Teto dos gastos e a ciência: o orçamento da CAPES

É possível ciência, tecnologia e desenvolvimento com o limite dos gastos públicos? “Que país querem” com os cortes do orçamento da CAPES?

No dia 02/08 a Presidência da CAPES divulgou carta pública ao Ministério da Educação informando que o orçamento da agência para 2019 permitirá que somente até agosto sejam honrados os pagamentos das bolsas para pós-graduandos e para professores da educação básica. Este fato é decorrência da aplicação da emenda constitucional que limita os gastos públicos.

Diante dessas notícias tem-se as perguntas: qual a visão de país que está por traz das políticas de contenção de gastos?

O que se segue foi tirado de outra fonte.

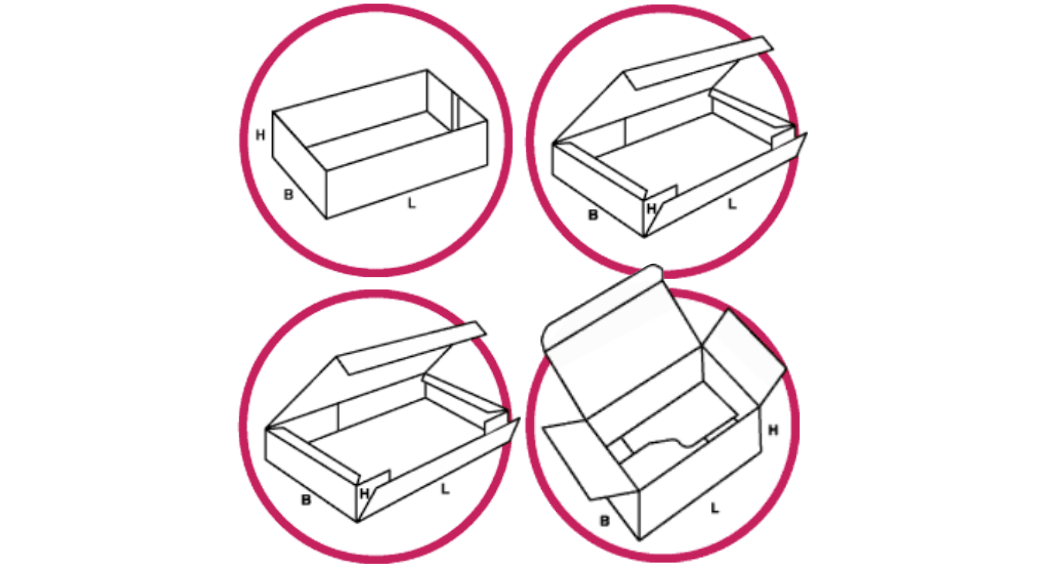 H
B
L

B
H
L

B
H
L

H
B
L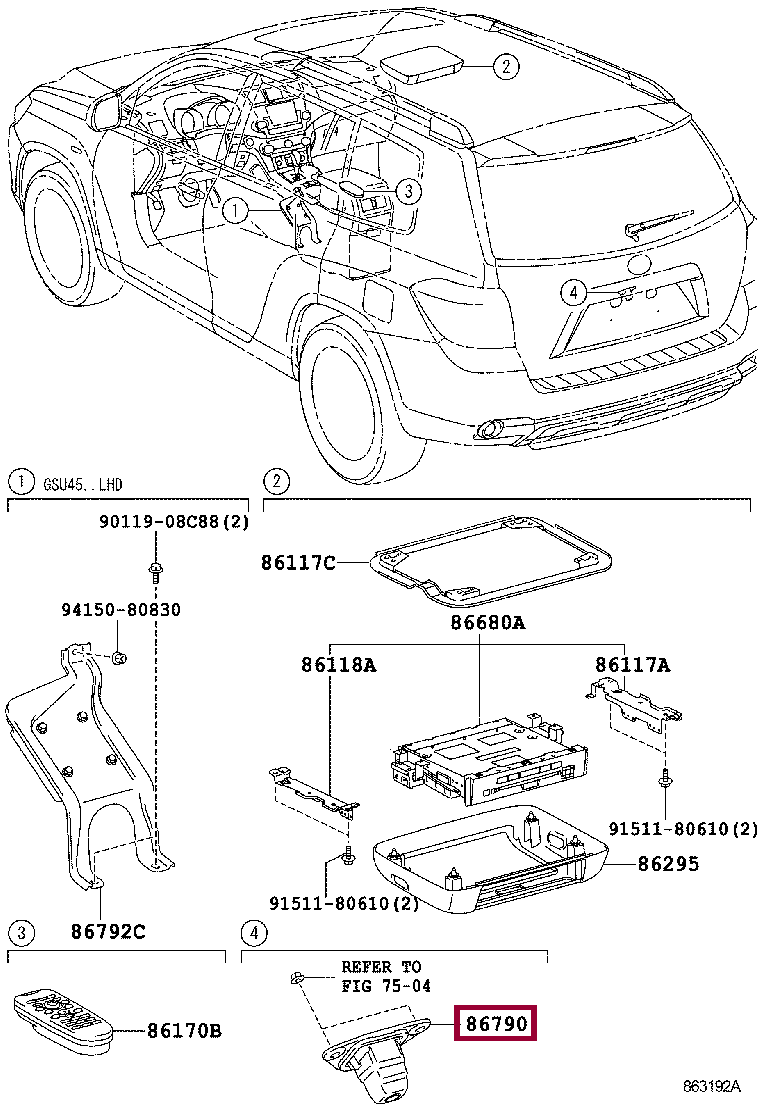 2
3
1
4

1 GSU45..LHD
90119-08C88(2)
94150-80830
86792C

2
86117C
86680A
86118A
86117A
91511-80610(2)
86295
91511-80610(2)

3
86170B

4
REFER TO
FIG 75-04
86790

863192A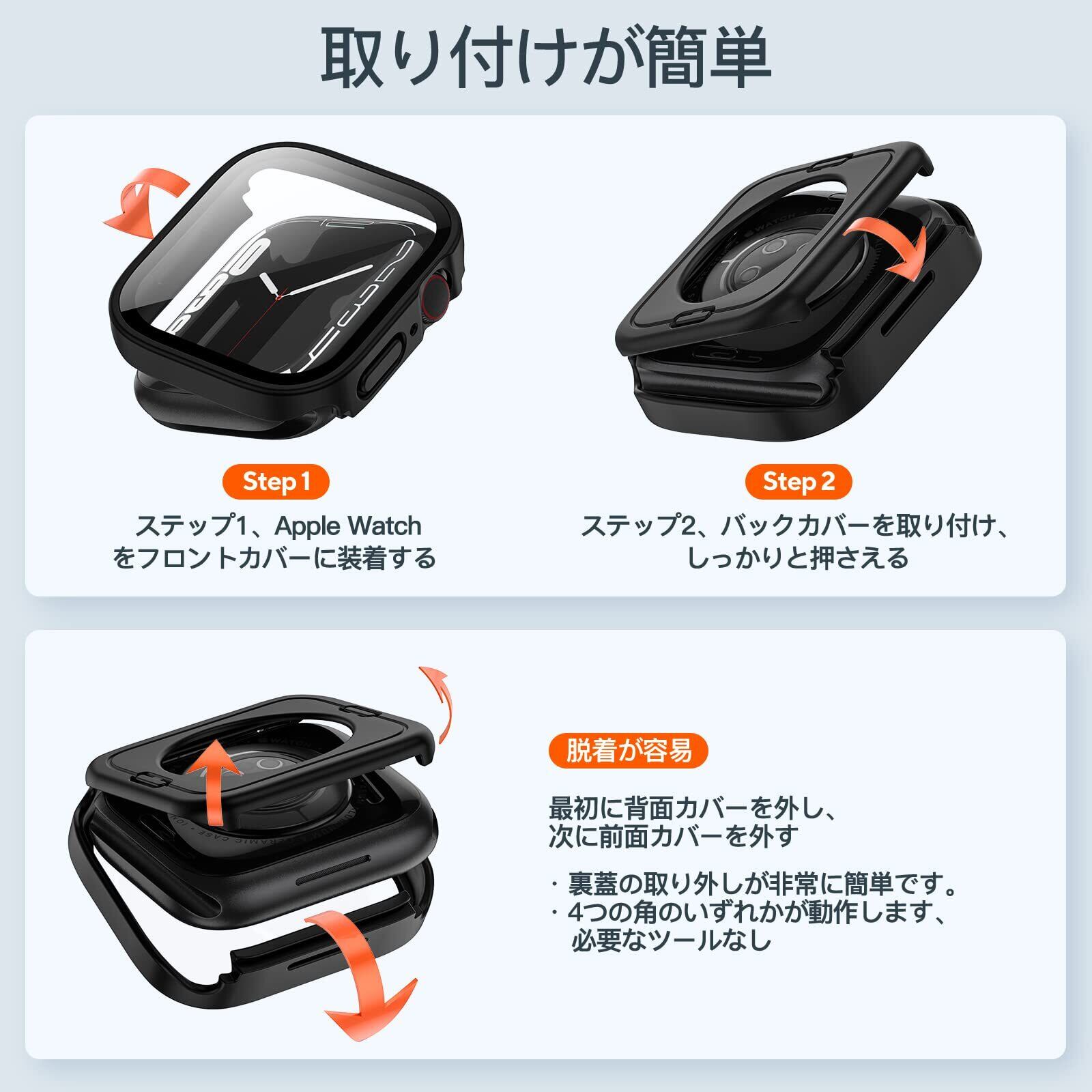 取り付けが簡単

Step 1

ステップ1、Apple Watch をフロントカバーに装着する

Step 2

ステップ2、バックカバーを取り付け、しっかりと押さえる

脱着が容易

最初に背面カバーを外し、次に前面カバーを外す

・裏蓋の取り外しが非常に簡単です。
・4つの角のいずれかが動作します、必要なツールなし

Qual o papel da ciência para o desenvolvimento do país? Seria ingênuo afirmar que as atuais políticas são elaboradas a partir de um projeto de país, muito mais parecem ações para agradar alguns setores da sociedade que se alimentam de um antipetismo com o objetivo de manter-se no poder. O que não impede de tentar identificar para que visão as ações apontam.

Na história brasileira, pós independência, podemos resgatar duas visões de país; aquela que compreende que a origem da riqueza está em manter o sistema colonial exportador de produtos agrícolas, e a outra, baseada na ideia de que o “progresso” está vinculado a produção industrial, que, por sua vez, depende da produção de tecnologias. Equivocadamente se vincula o “atraso” à agricultura e o “progresso” à indústria. O que está em jogo não é o atraso ou o progresso, mas a dependência ou não externa.

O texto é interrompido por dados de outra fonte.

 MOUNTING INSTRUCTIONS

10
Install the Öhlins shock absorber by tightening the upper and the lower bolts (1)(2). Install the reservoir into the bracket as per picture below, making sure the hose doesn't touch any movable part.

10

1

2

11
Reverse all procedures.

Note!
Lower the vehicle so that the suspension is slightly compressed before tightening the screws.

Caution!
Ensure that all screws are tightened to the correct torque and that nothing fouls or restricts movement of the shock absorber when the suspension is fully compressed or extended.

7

As políticas que associam a ideia de independência normalmente compreendem que a ciência tem um papel importante para o desenvolvimento do país. Nesta esteira surgiram os institutos de pesquisa aplicada, como a Embrapa, Instituto Manguinhos, o CNPq, a Capes etc. Após o golpe de 1964, enraizada na ideologia “Brasil Potência”, teve-se a regulação da pós-graduação e o seu crescimento exponencial, a pós-graduação teria como objetivo criar a tecnologia brasileira.

A ciência e a indústria brasileiras não andam de mãos dadas. Na primeira metade do século passado, vigorava o mito que havia tecnologia disponível no mercado internacional. Bastaria importar máquinas dos países desenvolvidos que a tecnologia viria incorporada nela; não precisaríamos produzir tecnologia, bastaria importá-la. Doce ilusão! O que havia disponível no mercado internacional eram máquinas velhas com tecnologia obsoleta que precisavam ser vendidas. Na segunda metade do século, o mito da tecnologia disponível se apresenta no incentivo a instalação de empresas multinacionais no solo brasileiro. Elas trariam as máquinas, a tecnologia e o capital, assim o país se desenvolveria.

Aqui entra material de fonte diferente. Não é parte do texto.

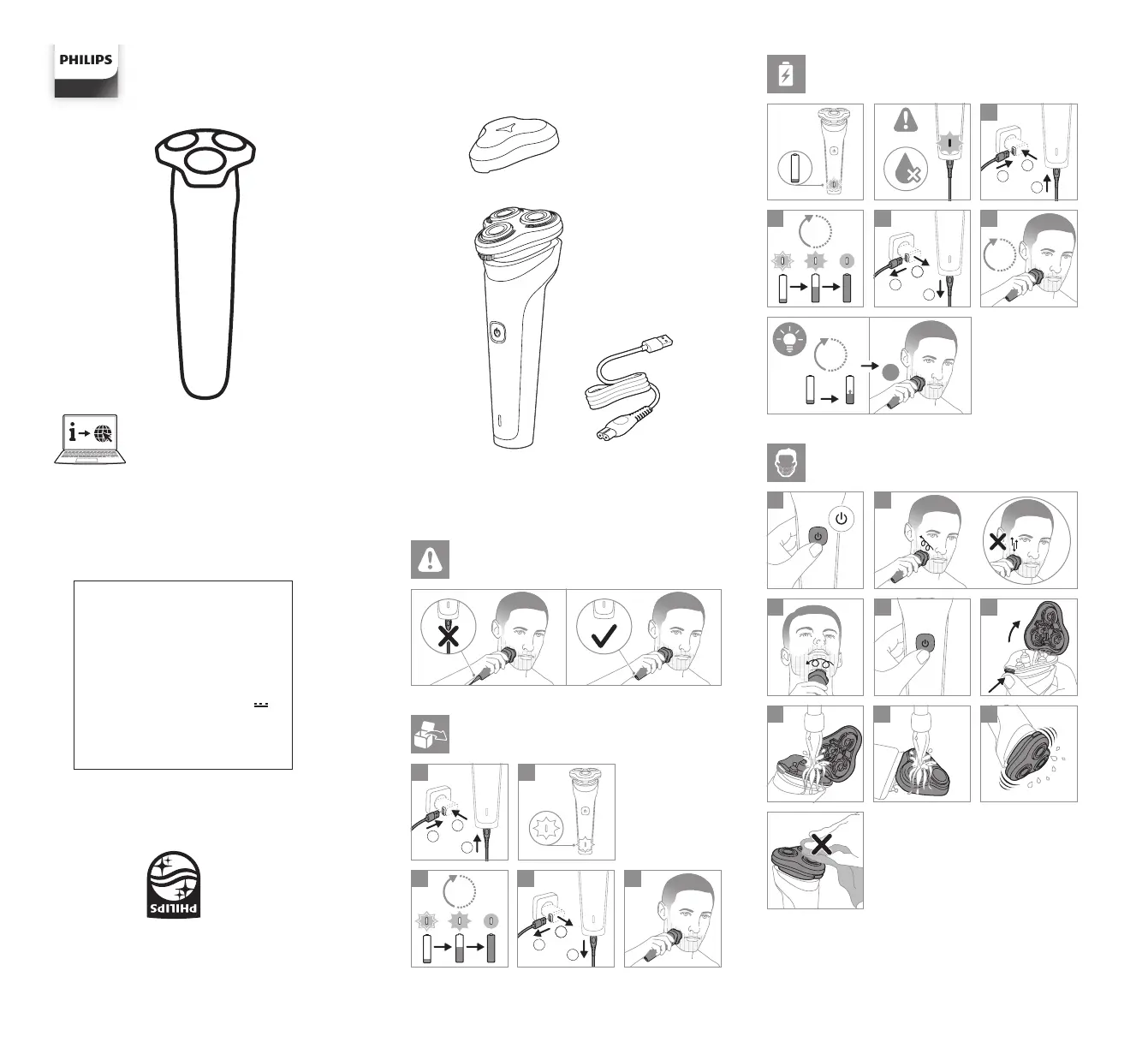 PHILIPS

PHILIPS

Historicamente a burguesia brasileira se desenvolveu a sombra da internacional. Para boa parte do empresariado, associar-se ao capital internacional significa manter-se bem situada na hierarquia social. Mesmo que parte significativa da riqueza gerada no Brasil não fique aqui, que as decisões sejam tomadas nos escritórios dos países centrais, sobram migalhas de riquezas e de poder para o empresariado brasileiro.

A partir dos anos 1970, o sistema financeiro, com a crise do petróleo e o consequente aumento da dívida dos Estados nacionais, passa a ter papel central na organização do capitalismo. Os Estados, ao rolarem a sua dívida, cumprem papel importante em transferência de riquezas do setor produtivo para o financeiro.

Nos anos 1990, criou-se a ilusão de que a classe média não precisaria dos serviços públicos do Estado e que poderia comprar serviços básicos como saúde, educação, etc., nas empresas privadas, e que o Estado seria um peso para o desenvolvimento da economia. A partir de 2016, com o impeachment (ou golpe) e o aprofundamento da crise econômica, no clima de antipetismo, foram adotadas políticas no sentido de reduzir direitos sociais e de diminuição do Estado.

Voltemos a questão do corte dos investimentos em ciência e a visão de país. Como o empresariado brasileiro não precisa da ciência, pois a tecnologia é fornecida pelos “parceiros” (senhores) internacionais, não há porque produzir ciência e tecnologia nacional. Para esta visão tosca, não há necessidade de investimento público, pois os investidores trarão o capital necessário.  O mito da tecnologia disponível casa-se com o mito do capital disponível, ou seja, não há necessidade de se fazer ciência com investimento público. Diante da possível crítica de que a grande maioria da população é excluída, respondem facilmente: “não sejamos comunistas”. O país desejado por estas políticas é de uma economia pequena, na qual o Estado cumpre o papel de transferir renda do setor produtivo para o setor financeiro e o empresariado brasileiro vive bem como vassalo do capital internacional.